══ Records supplied ══
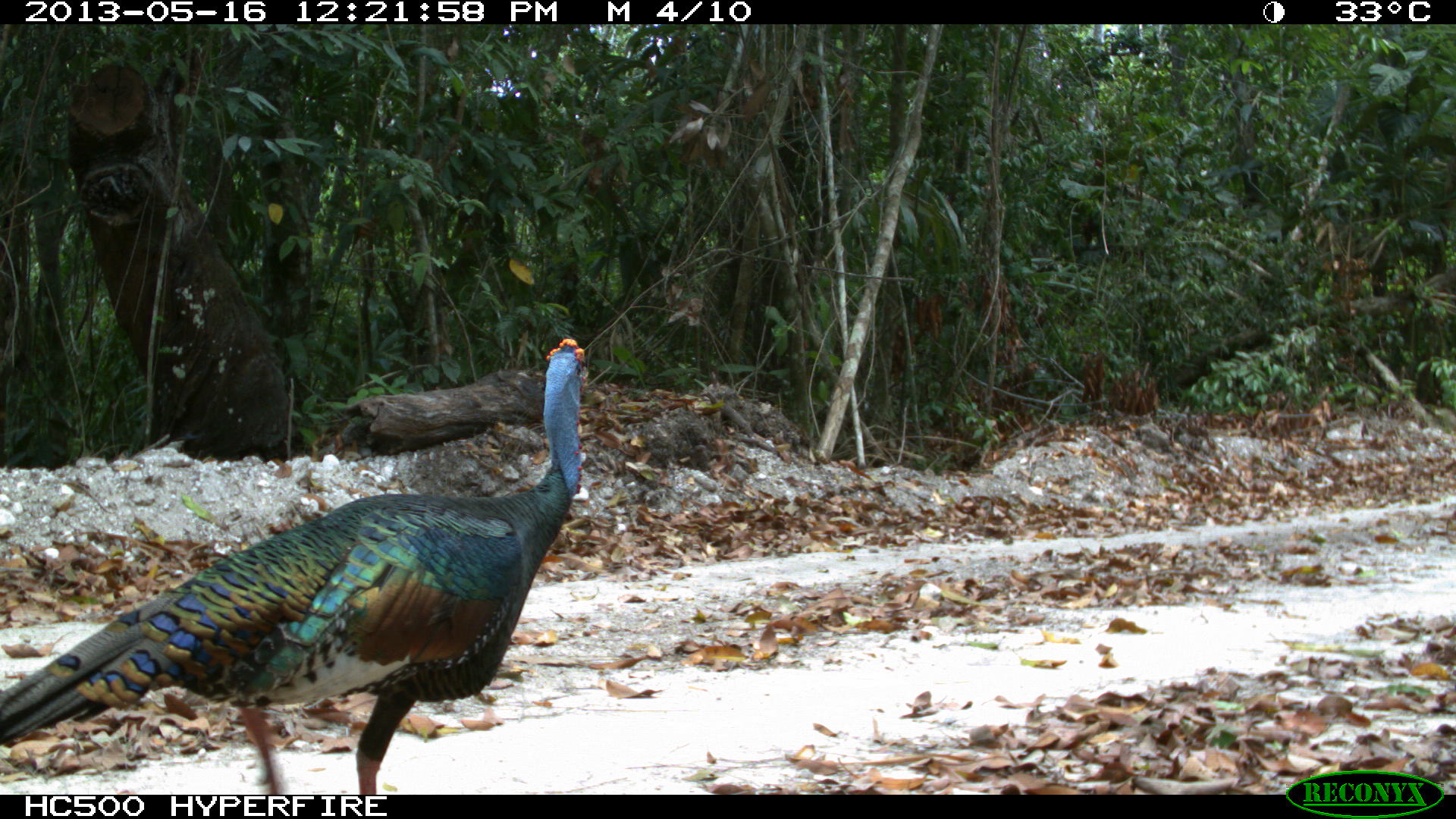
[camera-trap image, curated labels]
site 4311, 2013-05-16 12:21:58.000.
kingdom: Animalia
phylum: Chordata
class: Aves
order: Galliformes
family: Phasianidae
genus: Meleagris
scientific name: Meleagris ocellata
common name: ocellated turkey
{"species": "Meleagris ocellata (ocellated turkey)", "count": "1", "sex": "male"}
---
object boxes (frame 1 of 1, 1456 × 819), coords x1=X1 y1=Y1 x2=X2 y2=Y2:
═══
Work to complete. Only the text of the records is to be reproduced exactly; skip the pictures.

Written answer.
[camera-trap image, curated labels]
site 4311, 2013-05-16 12:21:58.000.
kingdom: Animalia
phylum: Chordata
class: Aves
order: Galliformes
family: Phasianidae
genus: Meleagris
scientific name: Meleagris ocellata
common name: ocellated turkey
{"species": "Meleagris ocellata (ocellated turkey)", "count": "1", "sex": "male"}
---
object boxes (frame 1 of 1, 1456 × 819), coords x1=X1 y1=Y1 x2=X2 y2=Y2:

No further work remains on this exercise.